Got up late, went for a run, helped get things ready for Thanksgiving, ate a TON, and watched a bit of football, all with the entire Nolan West clan in attendance*. Not a bad way to spend my favorite holiday!

Before I doze off again, I wanted to share a quick story from yesterday at work that illustrates just how awesome Adaptive is, and why I am thankful to be part of it. “Big data” at Adaptive isn’t just empty marketing; it’s a tool we use to help real people in incredibly concrete ways.

One of my goals for early in 2015 is to help scale up clonoSEQ, our diagnostic test that helps detect relapse in blood cancer patients. As part of planning this, I checked in with our Director of Translational Medicine to understand the work he does to develop the narrative “interpretations” that accompany the numeric results of these tests.

As with many types of tests, we use thresholds to understand what is meaningful vs. not. In a very rough way, if a particular clone makes up more than 5% of a patient’s immune repertoire, we believe it’s a diagnostic marker for their cancer. When numbers are way higher or lower than this, life is easy. But what about when they’re bouncing right around the cutoff?

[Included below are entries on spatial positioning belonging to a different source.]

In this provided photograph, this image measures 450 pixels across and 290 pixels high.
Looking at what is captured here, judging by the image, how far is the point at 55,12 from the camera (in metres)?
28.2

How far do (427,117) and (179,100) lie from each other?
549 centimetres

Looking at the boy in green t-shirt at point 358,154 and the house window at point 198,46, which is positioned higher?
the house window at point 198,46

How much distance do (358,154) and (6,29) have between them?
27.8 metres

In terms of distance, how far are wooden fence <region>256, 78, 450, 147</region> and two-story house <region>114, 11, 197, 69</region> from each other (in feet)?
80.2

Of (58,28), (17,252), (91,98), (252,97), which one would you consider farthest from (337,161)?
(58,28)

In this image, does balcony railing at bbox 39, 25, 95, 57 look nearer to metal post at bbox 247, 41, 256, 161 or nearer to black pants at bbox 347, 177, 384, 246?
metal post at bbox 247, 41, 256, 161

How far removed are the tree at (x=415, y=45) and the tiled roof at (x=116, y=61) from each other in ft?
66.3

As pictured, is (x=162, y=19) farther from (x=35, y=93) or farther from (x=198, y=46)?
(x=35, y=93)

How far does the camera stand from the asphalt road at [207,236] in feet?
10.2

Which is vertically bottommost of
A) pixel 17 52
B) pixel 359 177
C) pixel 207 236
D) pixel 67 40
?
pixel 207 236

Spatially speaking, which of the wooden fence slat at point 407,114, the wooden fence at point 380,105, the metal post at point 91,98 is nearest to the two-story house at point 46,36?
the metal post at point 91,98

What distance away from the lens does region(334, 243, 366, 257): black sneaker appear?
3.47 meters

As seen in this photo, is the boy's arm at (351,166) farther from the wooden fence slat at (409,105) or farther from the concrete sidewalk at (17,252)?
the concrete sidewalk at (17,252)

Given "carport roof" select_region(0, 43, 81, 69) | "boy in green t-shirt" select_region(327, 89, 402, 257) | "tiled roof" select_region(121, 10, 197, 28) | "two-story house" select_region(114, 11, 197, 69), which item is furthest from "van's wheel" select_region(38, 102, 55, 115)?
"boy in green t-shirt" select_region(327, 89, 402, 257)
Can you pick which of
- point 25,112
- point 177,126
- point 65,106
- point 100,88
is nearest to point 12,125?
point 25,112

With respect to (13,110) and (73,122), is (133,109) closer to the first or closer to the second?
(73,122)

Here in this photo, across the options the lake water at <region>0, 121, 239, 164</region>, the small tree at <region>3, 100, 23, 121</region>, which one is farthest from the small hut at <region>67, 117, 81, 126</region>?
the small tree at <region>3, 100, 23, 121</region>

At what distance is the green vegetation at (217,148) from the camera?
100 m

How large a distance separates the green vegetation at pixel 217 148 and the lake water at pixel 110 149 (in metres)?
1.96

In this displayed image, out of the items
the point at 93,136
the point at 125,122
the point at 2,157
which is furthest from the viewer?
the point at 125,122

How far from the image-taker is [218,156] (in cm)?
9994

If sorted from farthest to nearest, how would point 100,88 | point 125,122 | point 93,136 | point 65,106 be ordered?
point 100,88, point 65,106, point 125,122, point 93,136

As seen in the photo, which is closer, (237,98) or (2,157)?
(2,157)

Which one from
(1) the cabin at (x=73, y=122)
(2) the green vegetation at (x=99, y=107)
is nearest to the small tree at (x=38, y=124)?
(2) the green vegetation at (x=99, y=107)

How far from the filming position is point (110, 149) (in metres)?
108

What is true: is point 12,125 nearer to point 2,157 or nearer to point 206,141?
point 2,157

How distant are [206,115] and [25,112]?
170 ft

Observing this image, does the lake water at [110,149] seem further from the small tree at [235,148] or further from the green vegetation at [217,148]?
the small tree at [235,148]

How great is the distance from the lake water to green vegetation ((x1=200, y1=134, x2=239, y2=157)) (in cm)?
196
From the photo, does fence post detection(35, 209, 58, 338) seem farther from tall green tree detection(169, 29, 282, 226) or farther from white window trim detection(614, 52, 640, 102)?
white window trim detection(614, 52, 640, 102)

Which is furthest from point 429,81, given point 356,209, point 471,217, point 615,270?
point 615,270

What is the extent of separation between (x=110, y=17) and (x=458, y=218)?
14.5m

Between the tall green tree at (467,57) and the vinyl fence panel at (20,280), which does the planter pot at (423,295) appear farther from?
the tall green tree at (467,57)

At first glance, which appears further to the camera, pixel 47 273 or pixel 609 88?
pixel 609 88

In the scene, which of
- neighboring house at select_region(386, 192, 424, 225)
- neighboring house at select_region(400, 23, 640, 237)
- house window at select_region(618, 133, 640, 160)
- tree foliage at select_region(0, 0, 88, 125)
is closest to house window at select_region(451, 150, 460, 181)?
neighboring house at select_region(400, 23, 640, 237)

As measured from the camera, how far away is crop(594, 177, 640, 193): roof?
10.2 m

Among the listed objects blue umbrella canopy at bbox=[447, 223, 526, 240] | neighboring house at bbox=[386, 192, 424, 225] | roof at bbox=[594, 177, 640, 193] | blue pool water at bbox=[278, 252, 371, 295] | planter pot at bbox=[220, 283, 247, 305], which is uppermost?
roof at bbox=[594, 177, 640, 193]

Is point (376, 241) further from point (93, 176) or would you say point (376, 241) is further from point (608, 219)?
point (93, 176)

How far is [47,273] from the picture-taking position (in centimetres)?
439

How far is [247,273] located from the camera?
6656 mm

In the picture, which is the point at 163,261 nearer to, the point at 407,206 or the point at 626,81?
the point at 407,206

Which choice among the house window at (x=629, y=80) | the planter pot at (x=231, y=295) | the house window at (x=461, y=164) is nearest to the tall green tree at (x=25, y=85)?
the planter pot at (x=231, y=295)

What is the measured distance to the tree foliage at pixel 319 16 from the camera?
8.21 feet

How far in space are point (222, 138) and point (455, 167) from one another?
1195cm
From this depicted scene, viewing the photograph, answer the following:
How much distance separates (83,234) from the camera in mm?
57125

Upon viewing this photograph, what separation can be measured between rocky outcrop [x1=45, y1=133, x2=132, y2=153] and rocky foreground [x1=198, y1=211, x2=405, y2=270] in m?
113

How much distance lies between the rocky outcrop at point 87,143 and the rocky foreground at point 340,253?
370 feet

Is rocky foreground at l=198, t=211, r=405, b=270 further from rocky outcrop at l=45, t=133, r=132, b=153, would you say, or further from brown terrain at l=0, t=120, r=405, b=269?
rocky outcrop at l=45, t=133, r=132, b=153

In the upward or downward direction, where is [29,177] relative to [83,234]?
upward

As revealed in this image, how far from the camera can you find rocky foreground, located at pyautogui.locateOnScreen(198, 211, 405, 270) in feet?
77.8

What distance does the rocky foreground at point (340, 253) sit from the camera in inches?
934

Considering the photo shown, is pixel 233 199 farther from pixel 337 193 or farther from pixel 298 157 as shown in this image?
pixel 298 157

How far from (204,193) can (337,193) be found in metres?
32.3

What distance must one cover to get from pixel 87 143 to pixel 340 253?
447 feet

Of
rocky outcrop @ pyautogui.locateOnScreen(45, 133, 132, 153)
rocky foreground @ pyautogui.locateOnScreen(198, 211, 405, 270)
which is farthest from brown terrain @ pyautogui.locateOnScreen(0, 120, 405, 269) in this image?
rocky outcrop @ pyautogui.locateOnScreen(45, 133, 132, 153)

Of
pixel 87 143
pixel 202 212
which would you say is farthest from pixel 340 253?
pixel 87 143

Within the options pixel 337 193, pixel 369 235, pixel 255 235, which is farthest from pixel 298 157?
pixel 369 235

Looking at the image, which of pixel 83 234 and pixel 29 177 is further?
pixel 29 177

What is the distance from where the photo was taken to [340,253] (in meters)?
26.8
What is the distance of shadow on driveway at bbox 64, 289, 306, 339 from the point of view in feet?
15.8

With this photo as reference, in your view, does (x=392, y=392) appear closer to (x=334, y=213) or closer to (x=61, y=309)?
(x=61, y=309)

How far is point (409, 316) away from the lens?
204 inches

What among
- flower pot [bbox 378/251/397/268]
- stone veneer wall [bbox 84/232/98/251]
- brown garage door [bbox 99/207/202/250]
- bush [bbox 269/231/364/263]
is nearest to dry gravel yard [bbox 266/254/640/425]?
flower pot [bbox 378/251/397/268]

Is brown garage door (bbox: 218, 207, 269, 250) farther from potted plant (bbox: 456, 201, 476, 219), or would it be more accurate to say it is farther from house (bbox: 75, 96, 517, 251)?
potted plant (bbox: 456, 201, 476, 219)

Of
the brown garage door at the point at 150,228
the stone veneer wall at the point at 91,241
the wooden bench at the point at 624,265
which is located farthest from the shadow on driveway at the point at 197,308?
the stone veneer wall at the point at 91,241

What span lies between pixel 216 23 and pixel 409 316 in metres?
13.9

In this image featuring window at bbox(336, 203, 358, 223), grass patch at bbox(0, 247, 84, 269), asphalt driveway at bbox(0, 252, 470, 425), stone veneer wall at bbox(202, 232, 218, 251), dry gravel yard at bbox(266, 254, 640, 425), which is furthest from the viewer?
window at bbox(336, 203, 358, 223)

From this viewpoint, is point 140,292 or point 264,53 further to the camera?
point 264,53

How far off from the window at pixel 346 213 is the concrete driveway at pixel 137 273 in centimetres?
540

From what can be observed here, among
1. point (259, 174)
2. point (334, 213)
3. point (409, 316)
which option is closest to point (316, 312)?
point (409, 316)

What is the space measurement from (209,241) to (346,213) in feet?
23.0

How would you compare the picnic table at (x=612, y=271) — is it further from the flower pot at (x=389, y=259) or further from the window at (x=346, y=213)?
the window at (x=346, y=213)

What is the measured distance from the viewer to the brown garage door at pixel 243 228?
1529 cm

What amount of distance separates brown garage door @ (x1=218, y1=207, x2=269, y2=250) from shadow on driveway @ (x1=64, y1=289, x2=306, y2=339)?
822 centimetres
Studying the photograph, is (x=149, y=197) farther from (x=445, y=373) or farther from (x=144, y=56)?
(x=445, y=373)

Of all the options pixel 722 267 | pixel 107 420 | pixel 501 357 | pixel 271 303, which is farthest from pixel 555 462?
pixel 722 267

We know that there are some sequences that show up in many different people at relatively higher concentrations, just because they’re “easier” for the body to make (less mutation, etc.). Further, repertoires can fluctuate for lots of common reasons that we never even notice. So when we see these borderline sequences, they very well could be signal OR noise.

We use lots of tools to make these distinctions. But one that is incredibly cool is — effectively in real time, we can search the billions of sequences we have seen in the real world to understand if a borderline sequence has been seen in other patients. If it has, odds are high that the sequence is unrelated to their cancer.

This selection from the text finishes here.